* Exercise details *
In the news excerpt about the Detroit church ruling, which two improvements did the judge say the churches could not be reimbursed for?

--- Exercise passage Enclosed Below ---

The Federal district court ruling in Michigan highlights a shift away from strict church-state separation.
The Christian Science Monitor reports:
Should citizens' tax dollars be spent to renovate houses of worship?
The answer to that question used to be a resounding "No, it's unconstitutional." But Aug. 8, a federal judge broke new ground. He ruled that the city of Detroit could partially reimburse three churches for renovations they made to their buildings to make the downtown area more attractive before the 2006 Super Bowl. (The city paid numerous property owners for renovations.)
Public funds can go to churches for improvements that serve a civic purpose, but not to promote religion, ruled Judge Avern Cohn of the US District Court of Eastern Michigan. In practical terms, that meant the churches could be reimbursed for repairs to their buildings and parking lots, which "convey no religious message," he said, but not for new signs or stained-glass windows.
"This is the first time we've gotten a court decision on government bricks-and-mortar spending in a very long time," says Robert Tuttle, a law professor at George Washington University. And it's likely to capture the attention of states and cities across the United States as they consider similar church-state matters.
The ruling troubles those who hold to a strict separation of church and state, including the group that brought the case against Detroit's downtown development agency.
"If it's OK for the government to pay for bricks and mortar, what's to stop it from out and out building churches?" asks Ellen Johnson, president of American Atheists Inc. (AAI) "The ramifications are tremendous."

--- End of Enclosed Exercise passage ---
--- Input data Enclosed Below ---

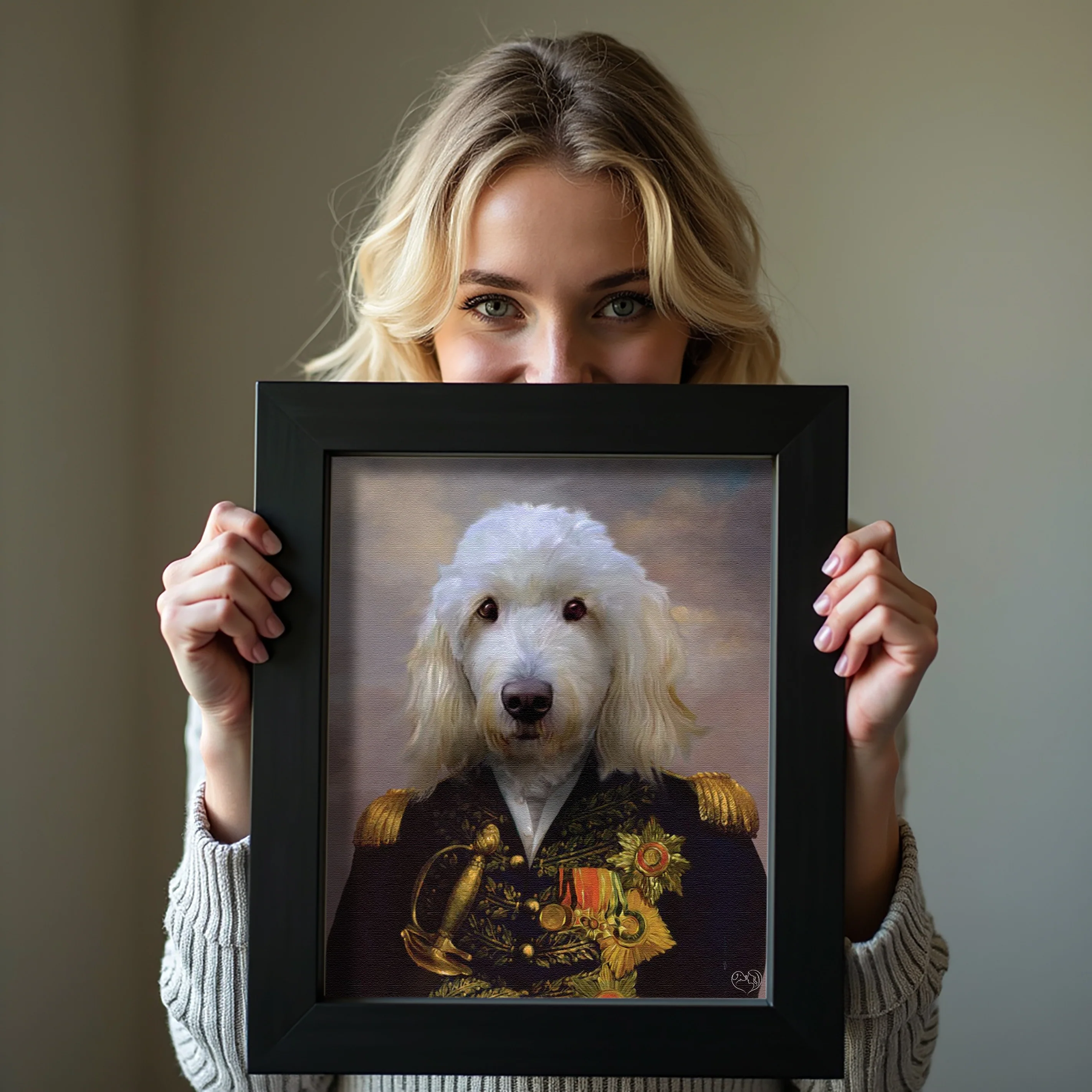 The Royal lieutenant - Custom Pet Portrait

--- End of Enclosed Input data ---
--- Input data Enclosed Below ---

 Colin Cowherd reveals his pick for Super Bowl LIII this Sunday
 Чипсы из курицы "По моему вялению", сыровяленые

--- End of Enclosed Input data ---
--- Input data Enclosed Below ---

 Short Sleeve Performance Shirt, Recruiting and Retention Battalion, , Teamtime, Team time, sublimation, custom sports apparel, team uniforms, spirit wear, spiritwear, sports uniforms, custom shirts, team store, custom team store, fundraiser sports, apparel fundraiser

--- End of Enclosed Input data ---

* Solution below *
New signs and stained-glass windows.